Rows from a dataset:
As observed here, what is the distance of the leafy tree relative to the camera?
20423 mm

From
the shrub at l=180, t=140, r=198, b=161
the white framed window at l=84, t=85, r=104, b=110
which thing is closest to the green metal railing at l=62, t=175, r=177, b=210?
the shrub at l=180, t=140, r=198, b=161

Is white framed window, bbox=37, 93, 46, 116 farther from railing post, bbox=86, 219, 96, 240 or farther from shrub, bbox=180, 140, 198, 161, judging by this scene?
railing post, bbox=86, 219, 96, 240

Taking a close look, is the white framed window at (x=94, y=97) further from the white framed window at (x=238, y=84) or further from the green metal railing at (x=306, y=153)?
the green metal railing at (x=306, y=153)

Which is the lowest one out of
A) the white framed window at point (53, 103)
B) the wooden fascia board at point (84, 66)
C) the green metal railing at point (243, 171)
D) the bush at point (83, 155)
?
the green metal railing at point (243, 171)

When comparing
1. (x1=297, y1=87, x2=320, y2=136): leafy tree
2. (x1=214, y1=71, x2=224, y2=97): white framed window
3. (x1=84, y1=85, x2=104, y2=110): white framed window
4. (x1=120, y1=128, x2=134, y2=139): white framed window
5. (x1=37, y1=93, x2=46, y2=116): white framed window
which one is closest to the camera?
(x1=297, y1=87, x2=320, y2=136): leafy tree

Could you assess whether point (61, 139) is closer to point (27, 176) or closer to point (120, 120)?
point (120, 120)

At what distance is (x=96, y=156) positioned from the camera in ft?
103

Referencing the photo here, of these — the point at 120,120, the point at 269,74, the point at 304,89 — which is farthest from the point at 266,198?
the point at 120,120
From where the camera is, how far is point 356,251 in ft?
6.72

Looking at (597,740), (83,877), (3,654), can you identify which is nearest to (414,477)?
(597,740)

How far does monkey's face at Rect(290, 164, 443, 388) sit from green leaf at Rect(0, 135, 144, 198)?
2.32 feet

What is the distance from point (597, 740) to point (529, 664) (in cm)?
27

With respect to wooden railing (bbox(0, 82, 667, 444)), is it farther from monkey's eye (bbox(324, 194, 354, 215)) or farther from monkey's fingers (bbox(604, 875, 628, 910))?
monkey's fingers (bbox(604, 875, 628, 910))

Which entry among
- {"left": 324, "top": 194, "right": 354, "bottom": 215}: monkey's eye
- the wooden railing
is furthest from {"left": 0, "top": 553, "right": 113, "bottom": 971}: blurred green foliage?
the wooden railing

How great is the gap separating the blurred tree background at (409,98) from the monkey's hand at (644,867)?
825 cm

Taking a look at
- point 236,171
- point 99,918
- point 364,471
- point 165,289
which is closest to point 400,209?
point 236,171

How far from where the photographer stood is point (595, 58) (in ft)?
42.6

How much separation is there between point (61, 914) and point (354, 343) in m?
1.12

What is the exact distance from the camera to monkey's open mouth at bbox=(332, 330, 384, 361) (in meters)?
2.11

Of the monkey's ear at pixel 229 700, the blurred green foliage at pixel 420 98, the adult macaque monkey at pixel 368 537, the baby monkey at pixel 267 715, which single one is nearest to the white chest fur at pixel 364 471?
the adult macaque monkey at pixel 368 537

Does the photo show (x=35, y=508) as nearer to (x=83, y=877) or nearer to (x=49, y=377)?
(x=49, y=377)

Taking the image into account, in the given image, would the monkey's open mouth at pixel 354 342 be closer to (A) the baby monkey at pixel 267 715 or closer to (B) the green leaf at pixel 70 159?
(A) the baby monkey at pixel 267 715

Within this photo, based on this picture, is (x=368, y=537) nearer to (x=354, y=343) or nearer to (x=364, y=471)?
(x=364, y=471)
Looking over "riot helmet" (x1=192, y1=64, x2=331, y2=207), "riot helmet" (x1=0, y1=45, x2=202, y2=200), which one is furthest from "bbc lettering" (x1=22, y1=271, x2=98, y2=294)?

## Exercise details
Can you rewrite the part of the items that starts at the line containing "Taking the image" and runs through the last line of the items as a numbered list, one line per number and with blank lines dropped?

## Solution for this exercise
1. Taking the image into account, in the given image, would the monkey's open mouth at pixel 354 342 be closer to (A) the baby monkey at pixel 267 715 or closer to (B) the green leaf at pixel 70 159?
2. (A) the baby monkey at pixel 267 715
3. Within this photo, based on this picture, is (x=368, y=537) nearer to (x=354, y=343) or nearer to (x=364, y=471)?
4. (x=364, y=471)
5. Looking over "riot helmet" (x1=192, y1=64, x2=331, y2=207), "riot helmet" (x1=0, y1=45, x2=202, y2=200), which one is furthest from "bbc lettering" (x1=22, y1=271, x2=98, y2=294)?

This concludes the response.